Exercise text:

•••••

The Solemnity of Saint Peter and Saint Paul, Monday, June 29, 2020
From the earliest times, St, Peter and St. Paul were considered by the Christians as the greatest of the Apostles, and revered them on nearly equal terms. St. Clement, the third bishop of Rome (88-95 A.D.), writes in the fifth chapter of his Letter to the Corinthians: “Through envy and jealousy the greatest and most righteous pillars [of the church] have been persecuted and put to death. Let us set before our eyes the illustrious Apostles. Peter, through unrighteous envy, endured not one or two, but numerous labors, and when he had at length suffered martyrdom, departed to the place of glory due to him. Owing to envy, Paul also obtained the reward of patient endurance, after being seven times thrown into captivity, compelled to flee, and stoned. After preaching both in the east and west, he gained the illustrious reputation due to his faith, having taught righteousness to the whole world, and come to the extreme limit of the west, and suffered martyrdom under the prefects. Thus was he removed from the world, and went into the holy place, having proved himself a striking example of patience.” Clement would have been writing less than thirty years after Peter and Paul were martyred.
We can know something of these two great followers of the Lord Jesus from the Gospels and the Acts of the Apostles. The latter book, indeed, was written by St. Luke, a friend and fellow missionary with Paul, whom Paul himself names “the most dear physician”. We can also learn a bit about them from what we find in the works of the early Fathers, just a few words in passing. Peter was said to have had at least one daughter, and that his wife traveled with him to Rome, where she was arrested and martyred before he was. His last words to her, as she was being led away, were, “Remember the Lord!” St. Paul was said to have been bald and short, and to have had large, penetrating eyes. By his own admission, Paul was not particularly physically prepossessing, but his words were piercing. In various apocryphal works, Peter and Paul are depicted as having met up in Rome after various adventures, and to have faced the emperor Nero together in a contest of miracles with Simon Magus. Peter is shown as the more forceful of the two in these accounts.
We glorify God for his having given us this fisherman and this tent-maker as the first leaders of the Church, and as examples of how he uses the little ones of this world to confound the greater ones. May we ever profit from their intercession.
A translation of the Collect prayer from the 1962 Missal:
O God, Who made this day holy by the martyrdom of Your Apostles Peter and Paul, grant Your Church to follow in all things the teaching of those from whom she first received the faith. Through Jesus Christ, thy Son our Lord, Who lives and reigns with you, in the unity of the Holy Spirit, ever one God, world without end. Amen.

•••••

Task set:
a) In the reading on Saints Peter and Paul, what were Peter's last words to his wife as she was led away?
b) Please transcribe the passage of the reading on Saints Peter and Paul that begins at the words "We glorify God" and stops after "without end. Amen.".

Data shown:
•••••

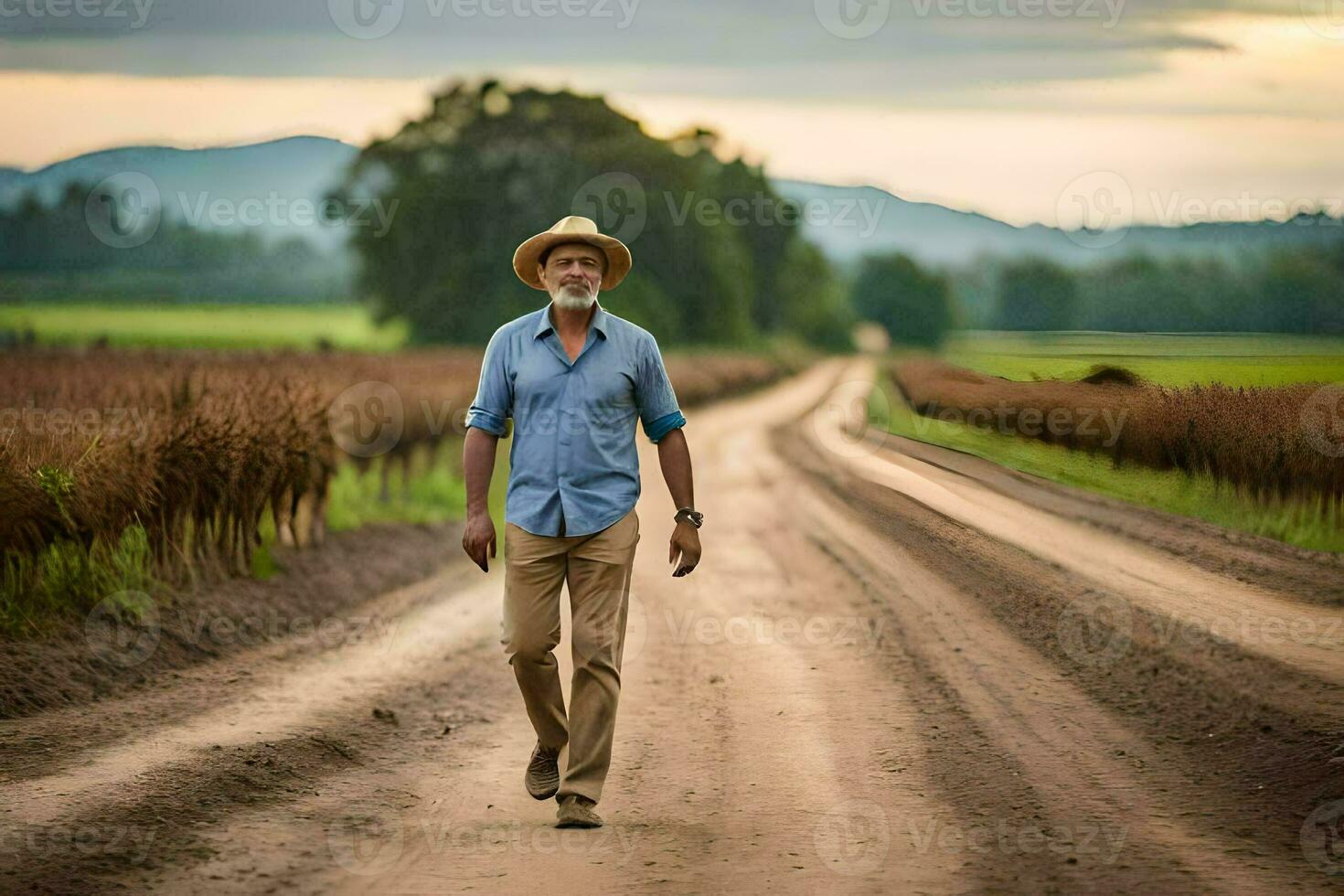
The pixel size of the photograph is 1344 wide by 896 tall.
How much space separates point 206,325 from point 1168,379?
55298 millimetres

•••••

Results for each task:
a) “Remember the Lord!”

b)
We glorify God for his having given us this fisherman and this tent-maker as the first leaders of the Church, and as examples of how he uses the little ones of this world to confound the greater ones. May we ever profit from their intercession.
A translation of the Collect prayer from the 1962 Missal:
O God, Who made this day holy by the martyrdom of Your Apostles Peter and Paul, grant Your Church to follow in all things the teaching of those from whom she first received the faith. Through Jesus Christ, thy Son our Lord, Who lives and reigns with you, in the unity of the Holy Spirit, ever one God, world without end. Amen.